EXERCISE REQUIREMENTS >> Locate every line in the listing below that contains the string "instances", and copy each of those lines.

RECORD SET >>
——

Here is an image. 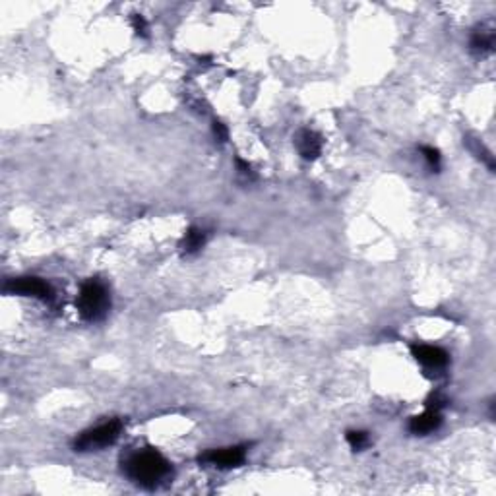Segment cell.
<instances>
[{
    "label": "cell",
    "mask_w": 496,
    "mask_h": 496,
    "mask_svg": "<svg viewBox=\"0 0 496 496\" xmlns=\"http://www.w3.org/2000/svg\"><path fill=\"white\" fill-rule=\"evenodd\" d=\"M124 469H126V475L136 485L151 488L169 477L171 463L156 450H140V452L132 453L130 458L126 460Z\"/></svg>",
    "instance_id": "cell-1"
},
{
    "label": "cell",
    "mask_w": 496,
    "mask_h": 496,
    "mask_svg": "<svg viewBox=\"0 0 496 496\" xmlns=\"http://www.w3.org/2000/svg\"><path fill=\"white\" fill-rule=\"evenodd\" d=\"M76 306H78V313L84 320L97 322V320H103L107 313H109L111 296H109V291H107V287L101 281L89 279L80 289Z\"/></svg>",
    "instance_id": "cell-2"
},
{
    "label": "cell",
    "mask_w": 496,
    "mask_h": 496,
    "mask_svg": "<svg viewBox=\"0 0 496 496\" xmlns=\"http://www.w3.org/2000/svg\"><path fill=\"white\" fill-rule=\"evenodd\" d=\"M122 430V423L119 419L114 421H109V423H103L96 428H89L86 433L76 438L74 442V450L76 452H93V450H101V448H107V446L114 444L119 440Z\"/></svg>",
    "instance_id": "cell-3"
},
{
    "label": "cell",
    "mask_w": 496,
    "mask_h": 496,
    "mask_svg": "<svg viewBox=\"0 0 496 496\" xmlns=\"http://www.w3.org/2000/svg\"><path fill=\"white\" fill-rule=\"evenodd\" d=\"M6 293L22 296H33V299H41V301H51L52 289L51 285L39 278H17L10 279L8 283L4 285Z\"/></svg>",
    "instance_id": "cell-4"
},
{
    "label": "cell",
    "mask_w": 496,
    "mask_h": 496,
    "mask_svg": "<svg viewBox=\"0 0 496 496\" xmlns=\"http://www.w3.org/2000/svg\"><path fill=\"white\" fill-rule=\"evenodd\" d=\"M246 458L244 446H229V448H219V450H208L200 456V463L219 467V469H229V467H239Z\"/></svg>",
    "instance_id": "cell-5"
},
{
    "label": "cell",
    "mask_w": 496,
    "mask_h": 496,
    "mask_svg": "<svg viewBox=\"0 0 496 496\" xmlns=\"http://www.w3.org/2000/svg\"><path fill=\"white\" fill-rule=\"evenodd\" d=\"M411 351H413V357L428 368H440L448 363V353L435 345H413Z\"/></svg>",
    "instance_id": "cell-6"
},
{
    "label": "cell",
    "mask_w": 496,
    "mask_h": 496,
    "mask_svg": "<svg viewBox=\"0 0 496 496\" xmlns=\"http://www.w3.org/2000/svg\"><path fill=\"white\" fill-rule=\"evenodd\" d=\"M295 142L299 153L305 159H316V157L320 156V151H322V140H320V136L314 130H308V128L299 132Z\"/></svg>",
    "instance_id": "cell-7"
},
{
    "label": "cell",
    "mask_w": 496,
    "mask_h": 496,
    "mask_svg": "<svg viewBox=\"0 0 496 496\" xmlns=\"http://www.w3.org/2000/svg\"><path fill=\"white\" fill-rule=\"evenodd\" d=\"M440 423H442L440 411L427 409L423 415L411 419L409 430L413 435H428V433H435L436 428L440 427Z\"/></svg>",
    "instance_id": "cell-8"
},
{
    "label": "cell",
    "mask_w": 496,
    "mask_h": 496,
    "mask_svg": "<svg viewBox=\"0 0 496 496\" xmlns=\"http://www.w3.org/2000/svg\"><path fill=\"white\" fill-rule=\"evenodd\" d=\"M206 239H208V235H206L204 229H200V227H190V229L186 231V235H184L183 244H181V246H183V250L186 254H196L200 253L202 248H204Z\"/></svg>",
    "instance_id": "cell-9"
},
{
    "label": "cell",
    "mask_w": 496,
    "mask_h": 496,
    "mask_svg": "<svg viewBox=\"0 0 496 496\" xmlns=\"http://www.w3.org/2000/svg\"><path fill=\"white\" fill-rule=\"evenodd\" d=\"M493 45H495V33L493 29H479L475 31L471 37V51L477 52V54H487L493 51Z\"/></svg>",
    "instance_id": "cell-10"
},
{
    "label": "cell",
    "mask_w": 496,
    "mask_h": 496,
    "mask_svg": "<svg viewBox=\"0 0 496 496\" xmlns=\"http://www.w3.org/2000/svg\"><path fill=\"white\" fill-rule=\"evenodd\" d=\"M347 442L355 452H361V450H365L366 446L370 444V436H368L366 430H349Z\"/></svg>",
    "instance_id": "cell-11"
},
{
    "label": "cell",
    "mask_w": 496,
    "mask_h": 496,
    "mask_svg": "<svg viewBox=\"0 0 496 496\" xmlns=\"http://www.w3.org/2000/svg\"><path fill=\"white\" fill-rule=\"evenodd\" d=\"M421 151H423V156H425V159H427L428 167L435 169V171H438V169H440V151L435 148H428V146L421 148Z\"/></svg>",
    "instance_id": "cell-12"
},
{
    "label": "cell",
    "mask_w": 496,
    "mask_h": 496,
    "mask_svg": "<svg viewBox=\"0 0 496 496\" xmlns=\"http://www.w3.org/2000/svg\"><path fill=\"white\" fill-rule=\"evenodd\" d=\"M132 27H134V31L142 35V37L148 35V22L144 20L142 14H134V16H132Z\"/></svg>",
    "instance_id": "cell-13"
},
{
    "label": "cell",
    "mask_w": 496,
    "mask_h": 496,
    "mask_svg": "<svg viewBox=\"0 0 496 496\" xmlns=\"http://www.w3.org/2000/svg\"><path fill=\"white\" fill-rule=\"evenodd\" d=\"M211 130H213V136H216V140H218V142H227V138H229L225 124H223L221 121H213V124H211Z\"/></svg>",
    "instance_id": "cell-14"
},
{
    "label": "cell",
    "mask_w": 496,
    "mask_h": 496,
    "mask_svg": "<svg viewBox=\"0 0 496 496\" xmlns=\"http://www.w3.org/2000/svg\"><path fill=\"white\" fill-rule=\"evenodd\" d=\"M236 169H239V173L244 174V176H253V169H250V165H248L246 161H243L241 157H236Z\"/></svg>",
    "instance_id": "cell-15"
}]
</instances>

——

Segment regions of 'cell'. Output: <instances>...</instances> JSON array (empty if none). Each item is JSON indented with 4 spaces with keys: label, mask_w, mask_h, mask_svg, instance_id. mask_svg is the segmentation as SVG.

——

RESULT OF THE EXERCISE >>
<instances>
</instances>
Segment regions of 'cell'. Output: <instances>...</instances> JSON array (empty if none). Each item is JSON indented with 4 spaces with keys: label, mask_w, mask_h, mask_svg, instance_id. mask_svg is the segmentation as SVG.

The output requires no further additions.